Das Boot des Seglers - Baby, Freundin, Heiligtum

Das Boot des Seglers - Baby, Freundin, Heiligtum
Sie sind jung, aber erprobt. Denn sie müssen nicht nur eine Olympiaregatta durchhalten, sondern auch schon bewiesen haben, dass sie schnell sind - und speziell. Die Boote von Österreichs Rio-Seglern heißen Gloriosa, Lambada, Hildegard und Rey, sie sind Baby, Freundin oder Heiligtum für ihre Besatzung.

Gloriosa heißt das Boot der 470er-Seglerinnen Lara Vadlau/Jolanta Ogar. "Wir haben über wirklich verrückte, dumme Namen nachgedacht. Dann haben wir gesagt, nein, bei Olympia muss es ein stolzer Name sein. Auf Facebook haben wir einen Contest gemacht und das war ein Vorschlag", erzählte Ogar. "Es steckt Glory drinnen und Rio, wir mögen diesen Namen."

Sie behandelt Gloriosa wie eine Person, nicht wie einen Gegenstand. "Ich bin immer die Erste, die beim Boot ist. Ich decke sie ab und dann haben wir zwei immer ein kleines Gespräch. Das Boot hat eine Seele, ich glaube daran." Da die Verhältnisse oft auch schwierig seien, habe das Wassergefährt kein leichtes Leben. "Lara und ich motivieren sie dann vor dem letzten Rennen: 'Wir können das', sagen wir zu ihr."

"Sie ist unser Baby, wir kümmern uns um sie und spielen mit ihr", beschrieb Vorschotern Tanja Frank den Nacra 17 namens Lambada. Sie ist die "Neueste" und bekam den Vorzug gegenüber Coco. "Ein Familienmitglied. Wahrscheinlich verbringe ich mehr Zeit mit dem Boot als mit meiner Freundin. Sie ist unser Baby, wir putzen sie, waschen sie, bauen auf und ab. Es ist ein kleines Heiligtum und es tut auch persönlich weh, wenn es gecrasht wird. Dann muss man quasi ein Pflaster draufpicken", gibt Steuermann Thomas Zajac einen guten Papa ab.

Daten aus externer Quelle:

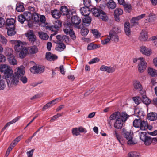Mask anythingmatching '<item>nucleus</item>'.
<instances>
[{
	"mask_svg": "<svg viewBox=\"0 0 157 157\" xmlns=\"http://www.w3.org/2000/svg\"><path fill=\"white\" fill-rule=\"evenodd\" d=\"M0 71L4 73V76L8 87L11 88L18 84L19 82L18 68L17 71L13 73L10 66L6 64L1 65Z\"/></svg>",
	"mask_w": 157,
	"mask_h": 157,
	"instance_id": "f257e3e1",
	"label": "nucleus"
},
{
	"mask_svg": "<svg viewBox=\"0 0 157 157\" xmlns=\"http://www.w3.org/2000/svg\"><path fill=\"white\" fill-rule=\"evenodd\" d=\"M91 11L94 16L95 17H99L104 21H107L108 20V17L105 13L101 9L94 7L91 9Z\"/></svg>",
	"mask_w": 157,
	"mask_h": 157,
	"instance_id": "f03ea898",
	"label": "nucleus"
},
{
	"mask_svg": "<svg viewBox=\"0 0 157 157\" xmlns=\"http://www.w3.org/2000/svg\"><path fill=\"white\" fill-rule=\"evenodd\" d=\"M128 117V115L126 113H121V117L116 120L114 124V128L117 129H121L123 127L124 122H125Z\"/></svg>",
	"mask_w": 157,
	"mask_h": 157,
	"instance_id": "7ed1b4c3",
	"label": "nucleus"
},
{
	"mask_svg": "<svg viewBox=\"0 0 157 157\" xmlns=\"http://www.w3.org/2000/svg\"><path fill=\"white\" fill-rule=\"evenodd\" d=\"M133 125L136 128H140L141 130H145L147 128V122L140 119H135L133 121Z\"/></svg>",
	"mask_w": 157,
	"mask_h": 157,
	"instance_id": "20e7f679",
	"label": "nucleus"
},
{
	"mask_svg": "<svg viewBox=\"0 0 157 157\" xmlns=\"http://www.w3.org/2000/svg\"><path fill=\"white\" fill-rule=\"evenodd\" d=\"M19 79L23 84H26L28 82V78L25 76H24L25 71L23 66L18 67Z\"/></svg>",
	"mask_w": 157,
	"mask_h": 157,
	"instance_id": "39448f33",
	"label": "nucleus"
},
{
	"mask_svg": "<svg viewBox=\"0 0 157 157\" xmlns=\"http://www.w3.org/2000/svg\"><path fill=\"white\" fill-rule=\"evenodd\" d=\"M138 59L140 60L138 64V71L142 73L146 69L147 63L145 61L144 58L142 57H140Z\"/></svg>",
	"mask_w": 157,
	"mask_h": 157,
	"instance_id": "423d86ee",
	"label": "nucleus"
},
{
	"mask_svg": "<svg viewBox=\"0 0 157 157\" xmlns=\"http://www.w3.org/2000/svg\"><path fill=\"white\" fill-rule=\"evenodd\" d=\"M71 21L73 26L75 28L79 29L81 26L79 25L81 21L80 18L77 15H71Z\"/></svg>",
	"mask_w": 157,
	"mask_h": 157,
	"instance_id": "0eeeda50",
	"label": "nucleus"
},
{
	"mask_svg": "<svg viewBox=\"0 0 157 157\" xmlns=\"http://www.w3.org/2000/svg\"><path fill=\"white\" fill-rule=\"evenodd\" d=\"M10 41L11 43L15 44L14 48L17 52H20L23 49L25 48H23V44L20 41L13 40H11Z\"/></svg>",
	"mask_w": 157,
	"mask_h": 157,
	"instance_id": "6e6552de",
	"label": "nucleus"
},
{
	"mask_svg": "<svg viewBox=\"0 0 157 157\" xmlns=\"http://www.w3.org/2000/svg\"><path fill=\"white\" fill-rule=\"evenodd\" d=\"M60 11L61 12L60 14L63 15H66L68 19H70L71 15L73 14V12L71 11H68L67 7L65 6L61 7Z\"/></svg>",
	"mask_w": 157,
	"mask_h": 157,
	"instance_id": "1a4fd4ad",
	"label": "nucleus"
},
{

Bei aller Liebe gibt es aber auch Grenzen. "Das Gefühl muss da sein, wir spüren es in Beinen und Händen, ob sie fährt oder nicht. Wenn sie lange Zeit nicht fahren würde, würde man das Baby vielleicht tauschen." Der Wert sei in jedem Fall viel höher als der Preis, denn man investiere extrem viel Zeit, es individuell herzurichten. "Wenn es verloren geht, bekommt man nie im Leben das, was man an Energie reingesteckt hat", weiß Zajac.

Stets alte Namen wählen Matthias Schmid und Florian Reichstädter, so Waltraud, Monika, Gertrude und Hildegard. "Was modern ist, wird man morgen wissen, klassische Namen haben einen guter Wiedererkennungswert", sagte 470er-Steuermann Schmid. "Für Olympia wurde es Hildegard. Weil sie die Jüngste ist und hoffentlich noch 14 Tage durchhält."

"Mit der Taufe bekommen die Damen den Namen. Wir sprechen mit ihr, sie ist ein Partner des Teams, wir brauchen sie", zählte Schmid auf, wie wichtig das Boot ist. Man widme Hildegard viel Zeit, im Gegenzug "muss sie schnell mit uns fahren".

Vorschoter Reichstädter erzählte, dass man auch Reparaturen selber durchführe. "Man muss auf sie aufpassen und sie pflegen. Bei der Nachbetreuung können wir mittlerweile schon ein paar Sachen abgeben, weil wir wissen, ein Bootsbauer kann das besser reparieren. Aber im Endeffekt arbeiten wir lieber selber am eigenen Boot."

Auch Nico Delle Karth hat mit dem Boot neben seiner Lebensgefährtin eine weitere "Partnerin fürs Leben" gefunden. "Mit ihr verbringe ich wahrscheinlich mehr Zeit als mit meiner Freundin", sagte auch der Tiroler. "Zu jedem einzelnen Boot habe ich eine spezielle Beziehung. Eigentlich ist ein Boot für mich mehr ein Gefühl als was Anfassbares. Da wir viele Boote haben und viele testen, habe ich mit jedem etwas Spezielles erlebt."

Benannt sind die Boote nach berühmten Filmfiguren. "In Rio segeln wir mit Rey. Vermutlich ist das die Tochter von Luke Skywalker, das weiß man noch nicht", erläuterte Delle Karth, dass der Name aus "Star Wars: Das Erwachen der Macht" herrührt. In ihren Reihen haben sie auch Daenerys (benannt nach einer Figur aus Game of Thrones) und Katniss (Hunger Games).